Record extracts:
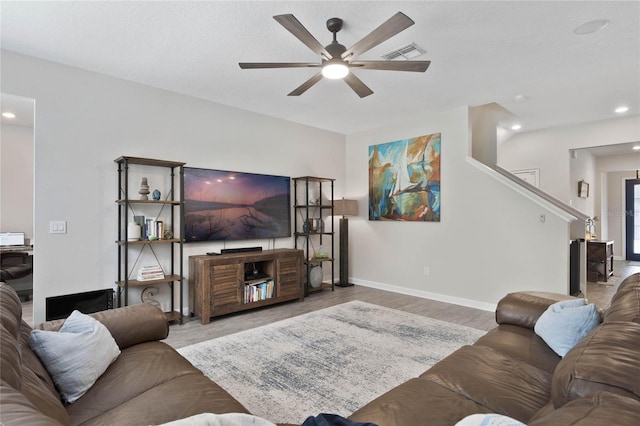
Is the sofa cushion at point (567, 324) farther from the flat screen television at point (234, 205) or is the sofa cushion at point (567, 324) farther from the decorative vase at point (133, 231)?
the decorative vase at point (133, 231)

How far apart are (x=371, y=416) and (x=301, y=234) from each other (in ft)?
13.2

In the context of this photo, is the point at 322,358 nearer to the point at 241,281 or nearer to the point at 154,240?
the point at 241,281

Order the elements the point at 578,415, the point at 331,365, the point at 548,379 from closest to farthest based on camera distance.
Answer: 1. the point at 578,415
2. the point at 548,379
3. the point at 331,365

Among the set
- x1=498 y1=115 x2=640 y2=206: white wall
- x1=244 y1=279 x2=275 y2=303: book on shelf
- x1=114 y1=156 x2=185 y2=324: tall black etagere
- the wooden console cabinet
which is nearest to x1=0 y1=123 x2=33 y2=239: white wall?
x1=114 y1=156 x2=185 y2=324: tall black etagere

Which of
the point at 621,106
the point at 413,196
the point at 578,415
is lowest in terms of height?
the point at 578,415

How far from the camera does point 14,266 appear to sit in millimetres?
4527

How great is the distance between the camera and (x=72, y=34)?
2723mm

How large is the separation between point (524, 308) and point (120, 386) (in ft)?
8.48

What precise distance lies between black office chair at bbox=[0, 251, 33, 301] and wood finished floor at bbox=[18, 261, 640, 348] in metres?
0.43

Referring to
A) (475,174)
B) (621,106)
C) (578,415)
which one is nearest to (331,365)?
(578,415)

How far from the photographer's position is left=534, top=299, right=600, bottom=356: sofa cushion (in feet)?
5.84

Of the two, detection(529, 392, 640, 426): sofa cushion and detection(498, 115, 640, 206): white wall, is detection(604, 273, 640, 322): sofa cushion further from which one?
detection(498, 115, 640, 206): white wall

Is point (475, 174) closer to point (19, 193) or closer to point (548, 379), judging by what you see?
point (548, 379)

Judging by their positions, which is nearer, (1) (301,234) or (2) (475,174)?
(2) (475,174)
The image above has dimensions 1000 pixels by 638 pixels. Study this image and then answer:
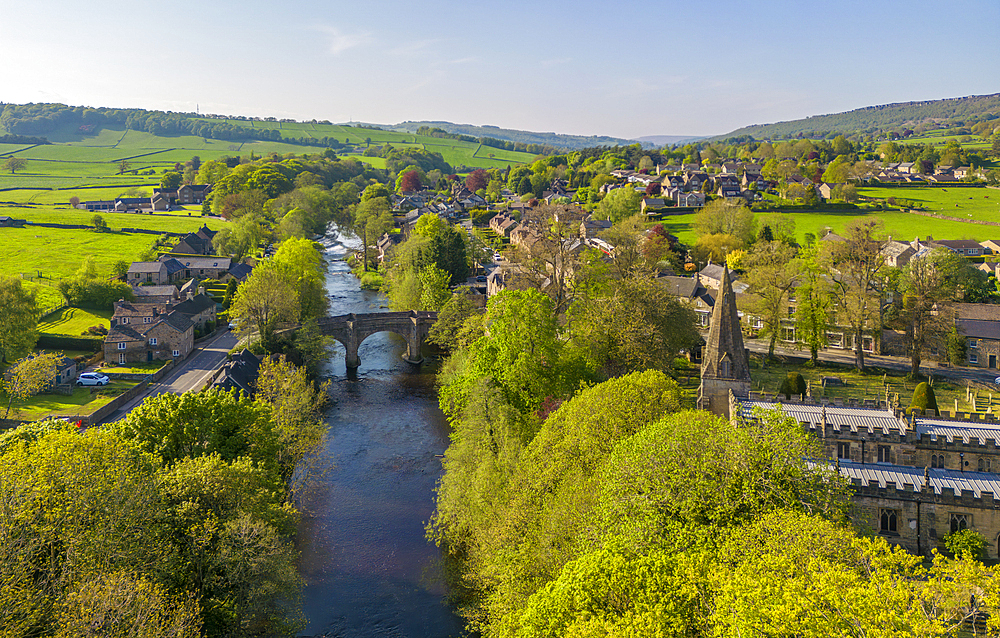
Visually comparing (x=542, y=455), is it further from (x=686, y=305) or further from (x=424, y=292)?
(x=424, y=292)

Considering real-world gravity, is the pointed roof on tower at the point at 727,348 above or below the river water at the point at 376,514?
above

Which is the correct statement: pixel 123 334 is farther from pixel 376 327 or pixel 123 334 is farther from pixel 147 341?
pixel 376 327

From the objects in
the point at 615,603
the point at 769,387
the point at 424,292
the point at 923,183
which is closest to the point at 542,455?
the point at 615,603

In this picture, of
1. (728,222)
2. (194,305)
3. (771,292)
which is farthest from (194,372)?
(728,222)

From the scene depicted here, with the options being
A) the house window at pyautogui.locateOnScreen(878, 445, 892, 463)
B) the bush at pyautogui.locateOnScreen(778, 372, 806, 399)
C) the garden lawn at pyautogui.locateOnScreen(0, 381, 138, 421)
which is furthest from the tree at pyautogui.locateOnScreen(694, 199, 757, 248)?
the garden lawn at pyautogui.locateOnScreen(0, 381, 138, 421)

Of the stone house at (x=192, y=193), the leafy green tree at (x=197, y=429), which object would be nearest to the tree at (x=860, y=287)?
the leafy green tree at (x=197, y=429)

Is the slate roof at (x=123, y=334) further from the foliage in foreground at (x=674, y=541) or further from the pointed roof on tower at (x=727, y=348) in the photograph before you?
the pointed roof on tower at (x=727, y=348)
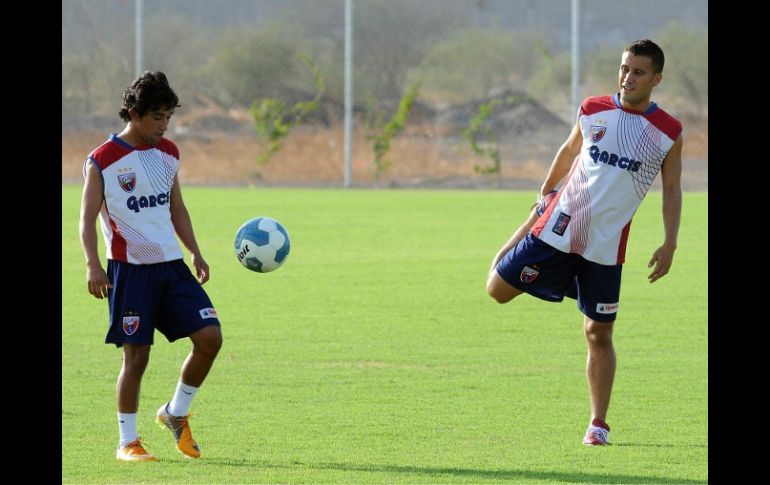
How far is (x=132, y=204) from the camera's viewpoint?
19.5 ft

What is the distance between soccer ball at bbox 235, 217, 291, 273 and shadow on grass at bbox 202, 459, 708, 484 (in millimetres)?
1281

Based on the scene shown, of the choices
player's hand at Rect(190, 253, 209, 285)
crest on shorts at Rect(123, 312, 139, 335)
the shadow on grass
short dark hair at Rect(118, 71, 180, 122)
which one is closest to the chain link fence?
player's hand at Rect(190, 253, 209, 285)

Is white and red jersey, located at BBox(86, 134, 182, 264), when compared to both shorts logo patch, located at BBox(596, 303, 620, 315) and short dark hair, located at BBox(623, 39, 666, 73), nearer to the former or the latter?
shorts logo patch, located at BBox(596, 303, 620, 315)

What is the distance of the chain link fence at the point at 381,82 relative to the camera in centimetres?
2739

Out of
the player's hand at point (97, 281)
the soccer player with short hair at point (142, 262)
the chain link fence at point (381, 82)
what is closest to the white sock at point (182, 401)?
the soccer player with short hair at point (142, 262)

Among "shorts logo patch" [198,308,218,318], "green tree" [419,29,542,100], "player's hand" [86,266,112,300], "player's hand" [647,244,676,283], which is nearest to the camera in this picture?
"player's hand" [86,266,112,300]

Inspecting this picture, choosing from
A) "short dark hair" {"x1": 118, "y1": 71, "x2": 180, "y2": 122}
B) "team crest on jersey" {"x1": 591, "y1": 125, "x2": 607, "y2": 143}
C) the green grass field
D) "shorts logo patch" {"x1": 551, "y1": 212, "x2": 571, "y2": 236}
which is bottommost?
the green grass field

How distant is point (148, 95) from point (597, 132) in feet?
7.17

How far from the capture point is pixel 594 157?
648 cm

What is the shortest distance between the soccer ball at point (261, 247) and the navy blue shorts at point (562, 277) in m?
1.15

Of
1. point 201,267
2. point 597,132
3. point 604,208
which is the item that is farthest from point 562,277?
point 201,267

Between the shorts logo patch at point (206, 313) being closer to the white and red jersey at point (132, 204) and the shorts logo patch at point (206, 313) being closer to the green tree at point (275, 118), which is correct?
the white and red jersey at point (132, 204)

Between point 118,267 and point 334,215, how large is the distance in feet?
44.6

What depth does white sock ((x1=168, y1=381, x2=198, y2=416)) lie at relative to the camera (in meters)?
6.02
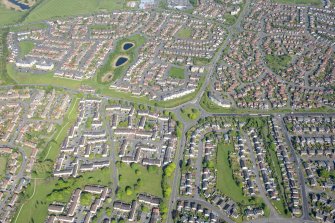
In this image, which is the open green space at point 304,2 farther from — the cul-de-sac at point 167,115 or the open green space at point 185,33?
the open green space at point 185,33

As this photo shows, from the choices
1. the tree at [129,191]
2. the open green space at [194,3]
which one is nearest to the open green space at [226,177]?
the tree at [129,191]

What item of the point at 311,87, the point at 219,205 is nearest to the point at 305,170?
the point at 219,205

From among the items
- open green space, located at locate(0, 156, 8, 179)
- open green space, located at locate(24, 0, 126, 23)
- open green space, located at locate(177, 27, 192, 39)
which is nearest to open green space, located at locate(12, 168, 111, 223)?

What you have to do: Switch "sofa cushion" to "couch cushion" everywhere in the listing above and reproduce the listing with no other changes. Leave out the pictures.

Exercise result:
Is the couch cushion at point (567, 324) farther from the flat screen television at point (234, 205) or is the couch cushion at point (567, 324) farther from the decorative vase at point (133, 231)?
the decorative vase at point (133, 231)

How far apart are (x=371, y=416) and (x=301, y=234) from each other (in ft)?
13.2

In the context of this photo, is the point at 322,358 nearer to the point at 241,281 or nearer to the point at 154,240?
the point at 241,281

Order the elements the point at 578,415, the point at 331,365, the point at 548,379 from closest to farthest based on camera distance.
Answer: 1. the point at 578,415
2. the point at 548,379
3. the point at 331,365

Among the set
- x1=498 y1=115 x2=640 y2=206: white wall
- x1=244 y1=279 x2=275 y2=303: book on shelf
- x1=114 y1=156 x2=185 y2=324: tall black etagere
- the wooden console cabinet
which is nearest to x1=0 y1=123 x2=33 y2=239: white wall?
x1=114 y1=156 x2=185 y2=324: tall black etagere

Which of
the point at 621,106
the point at 413,196
the point at 578,415
is lowest in terms of height?
the point at 578,415

How far from the camera does point 14,266 appear to sit in millimetres?
4527

How great is the distance between the camera and (x=72, y=34)?
2723mm

How large is the separation between point (524, 308) and point (120, 386) (in ft)?
8.48

What precise distance lies between black office chair at bbox=[0, 251, 33, 301] and wood finished floor at bbox=[18, 261, 640, 348] in metres?
0.43

Referring to
A) (475,174)
B) (621,106)
C) (578,415)
which one is nearest to (331,365)?
(578,415)

How far from the photographer's position is left=534, top=299, right=600, bottom=356: couch cushion (in feet)?
5.84

Of the two, detection(529, 392, 640, 426): couch cushion and detection(498, 115, 640, 206): white wall, is detection(604, 273, 640, 322): couch cushion further from which one?
detection(498, 115, 640, 206): white wall

Is point (475, 174) closer to point (19, 193) or closer to point (548, 379), judging by what you see?
point (548, 379)

Judging by their positions, which is nearer, (1) (301,234) or (2) (475,174)?
(2) (475,174)
The image above has dimensions 1000 pixels by 638 pixels. Study this image and then answer:
Visually comparing (x=542, y=455), is it further from (x=686, y=305) or further from (x=424, y=292)?
(x=424, y=292)

Considering real-world gravity, is the pointed roof on tower at the point at 727,348 above or below the river water at the point at 376,514?
above

Which is the correct statement: pixel 123 334 is farther from pixel 376 327 or pixel 123 334 is farther from pixel 147 341?
pixel 376 327

From the objects in
the point at 615,603
the point at 769,387
the point at 424,292
the point at 923,183
which is closest to the point at 542,455?
the point at 615,603

In this picture, of
1. (728,222)
2. (194,305)
3. (771,292)
which is farthest from (194,372)?
(728,222)

From the scene depicted here, with the options being
A) the house window at pyautogui.locateOnScreen(878, 445, 892, 463)
B) the bush at pyautogui.locateOnScreen(778, 372, 806, 399)
C) the garden lawn at pyautogui.locateOnScreen(0, 381, 138, 421)
which is furthest from the tree at pyautogui.locateOnScreen(694, 199, 757, 248)?
the garden lawn at pyautogui.locateOnScreen(0, 381, 138, 421)

Of the stone house at (x=192, y=193), the leafy green tree at (x=197, y=429), which object would be nearest to the tree at (x=860, y=287)?
the leafy green tree at (x=197, y=429)

Is the slate roof at (x=123, y=334) further from the foliage in foreground at (x=674, y=541) or further from the pointed roof on tower at (x=727, y=348) in the photograph before you?
the pointed roof on tower at (x=727, y=348)
How far is (x=132, y=204) from the camera's viewpoint?
19.5 ft

What is the distance between soccer ball at bbox 235, 217, 291, 273 and shadow on grass at bbox 202, 459, 708, 484 (in millimetres)?
1281

Based on the scene shown, of the choices
player's hand at Rect(190, 253, 209, 285)
crest on shorts at Rect(123, 312, 139, 335)
the shadow on grass
short dark hair at Rect(118, 71, 180, 122)
which one is closest to the chain link fence?
player's hand at Rect(190, 253, 209, 285)

Is white and red jersey, located at BBox(86, 134, 182, 264), when compared to both shorts logo patch, located at BBox(596, 303, 620, 315) and short dark hair, located at BBox(623, 39, 666, 73), nearer to the former or the latter?
shorts logo patch, located at BBox(596, 303, 620, 315)

What is the distance of the chain link fence at the point at 381,82 relative to the camera in centimetres?
2739

Out of
the player's hand at point (97, 281)
the soccer player with short hair at point (142, 262)
the chain link fence at point (381, 82)
what is closest to the white sock at point (182, 401)?
the soccer player with short hair at point (142, 262)

Among "shorts logo patch" [198,308,218,318], "green tree" [419,29,542,100], "player's hand" [86,266,112,300], "player's hand" [647,244,676,283], which is nearest to the camera in this picture?
"player's hand" [86,266,112,300]

Inspecting this picture, choosing from
A) "short dark hair" {"x1": 118, "y1": 71, "x2": 180, "y2": 122}
B) "team crest on jersey" {"x1": 591, "y1": 125, "x2": 607, "y2": 143}
C) the green grass field
D) "shorts logo patch" {"x1": 551, "y1": 212, "x2": 571, "y2": 236}
which is bottommost?
the green grass field

How distant is point (148, 95) from point (597, 132) in feet?
7.17

How far from the capture point is pixel 594 157?
648 cm

What is the shortest distance between the soccer ball at point (261, 247) and the navy blue shorts at point (562, 277) in m?
1.15

Of
1. point 201,267
2. point 597,132
3. point 604,208
which is the item that is farthest from point 562,277?
point 201,267

Between the shorts logo patch at point (206, 313) being closer to the white and red jersey at point (132, 204) and the shorts logo patch at point (206, 313) being closer to the green tree at point (275, 118), which is correct?
the white and red jersey at point (132, 204)

Between point 118,267 and point 334,215, how large is the distance in feet?
44.6

What depth does white sock ((x1=168, y1=381, x2=198, y2=416)) lie at relative to the camera (in meters)?
6.02
In this image, which is the open green space at point 304,2 farther from — the cul-de-sac at point 167,115 or the open green space at point 185,33?
the open green space at point 185,33

As this photo shows, from the choices
1. the tree at [129,191]
2. the open green space at [194,3]
which one is nearest to the open green space at [226,177]?
the tree at [129,191]

What item of the point at 311,87, the point at 219,205 is nearest to the point at 305,170?
the point at 219,205

From among the items
- open green space, located at locate(0, 156, 8, 179)
- open green space, located at locate(24, 0, 126, 23)
- open green space, located at locate(177, 27, 192, 39)
which is nearest to open green space, located at locate(12, 168, 111, 223)?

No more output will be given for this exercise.